In vitro analysis suggested that, in principle, ivermectin ought to help block COVID-19 virus in several ways. That generated interest to see if it would help.

The more reliable each study has been, the less effect it has shown. Something working great in test tubes (and even in mice) and failing when prescribed to actual people is totally unsurprising to anybody who works in medical research. Something promising that actually turns out to work clinically is always astonishing.

So, discounting promotion by people do lack long experience interpreting medical research results is not corrupt SUPPRESSION OF THE TRUTH. It is simple honest reporting, is doing you a favor, and you should welcome it.

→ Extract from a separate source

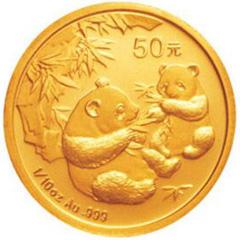 2006版熊猫金质(50元)纪念币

I vaped it. It all evaporated every time. And I've tried multiple vendors, I know how the powder looks like, are you suggesting there's a cutting agent or what? Why would a reputable company do that? It's not a very reasonable position. I'm sure there are fakes out there, but not very many, I would estimate.
You estimate wrong, then.

Typical preparations, most especially those sold for vaping, turn out on examination to have ~2% of the amount of CBD advertised, where they have any. I.e., they have just enough that a crude test of presence shows something present.

Actually, here's what I see on a typical vaping prep, for THC but not CBD: TOT THC: 80.94%. Tot THC: 809.42mg. Tot CBD: 0.00mg. The CBD ones typically have between 65% and 99% CBD. Each container has a traceability mark and these things are tested in-house with calibrated equipment.

That said, I buy from a premium dispensary and I have no idea what's vended in smoke shops.

I buy pure cbd isolate, powdered cbd. Not a preparation and not sold for vaping. When you've tasted pure cbd you know how to recognize it.